* What you should do
Give the items as a two-column CSV with the headers item_text and answer, starting with the line that contains "As portrayed in" and going on through the end of the items. Use one row per item, put each value in a single quoted field, and replace any line breaks with spaces.

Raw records
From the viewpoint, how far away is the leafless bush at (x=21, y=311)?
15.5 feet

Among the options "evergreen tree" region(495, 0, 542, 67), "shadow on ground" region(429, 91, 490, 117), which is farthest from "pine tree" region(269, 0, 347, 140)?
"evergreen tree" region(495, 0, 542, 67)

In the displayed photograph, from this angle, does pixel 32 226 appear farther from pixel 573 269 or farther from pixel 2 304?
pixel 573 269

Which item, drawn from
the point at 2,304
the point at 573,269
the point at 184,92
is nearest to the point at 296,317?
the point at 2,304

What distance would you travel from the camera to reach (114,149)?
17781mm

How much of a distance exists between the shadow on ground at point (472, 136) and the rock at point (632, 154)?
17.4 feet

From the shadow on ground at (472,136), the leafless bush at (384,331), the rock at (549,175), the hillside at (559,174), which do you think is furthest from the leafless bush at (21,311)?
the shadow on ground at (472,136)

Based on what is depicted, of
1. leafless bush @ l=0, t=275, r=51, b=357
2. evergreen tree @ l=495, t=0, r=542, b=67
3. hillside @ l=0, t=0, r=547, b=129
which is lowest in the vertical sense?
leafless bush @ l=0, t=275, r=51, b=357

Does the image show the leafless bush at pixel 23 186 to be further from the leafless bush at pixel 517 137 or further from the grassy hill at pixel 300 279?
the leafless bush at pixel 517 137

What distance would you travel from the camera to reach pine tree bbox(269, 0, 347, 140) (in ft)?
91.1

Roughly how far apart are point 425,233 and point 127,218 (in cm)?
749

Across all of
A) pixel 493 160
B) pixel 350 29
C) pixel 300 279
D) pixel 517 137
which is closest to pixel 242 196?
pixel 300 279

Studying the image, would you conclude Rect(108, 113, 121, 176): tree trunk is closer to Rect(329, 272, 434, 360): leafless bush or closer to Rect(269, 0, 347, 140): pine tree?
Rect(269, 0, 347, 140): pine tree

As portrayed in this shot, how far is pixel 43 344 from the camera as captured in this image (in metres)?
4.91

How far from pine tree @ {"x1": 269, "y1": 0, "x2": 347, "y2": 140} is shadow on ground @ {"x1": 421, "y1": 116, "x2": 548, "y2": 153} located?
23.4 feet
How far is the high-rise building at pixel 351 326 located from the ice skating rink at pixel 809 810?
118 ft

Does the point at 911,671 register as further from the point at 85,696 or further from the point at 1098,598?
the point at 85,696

* Full response
item_text,answer
"As portrayed in this shot, how far is pixel 43 344 from the camera as captured in this image (in metres)?","4.91"
"How far from pine tree @ {""x1"": 269, ""y1"": 0, ""x2"": 347, ""y2"": 140} is shadow on ground @ {""x1"": 421, ""y1"": 116, ""x2"": 548, ""y2"": 153} located?","23.4 feet"
"How far is the high-rise building at pixel 351 326 located from the ice skating rink at pixel 809 810?","118 ft"
"Does the point at 911,671 register as further from the point at 85,696 or further from the point at 1098,598?","the point at 85,696"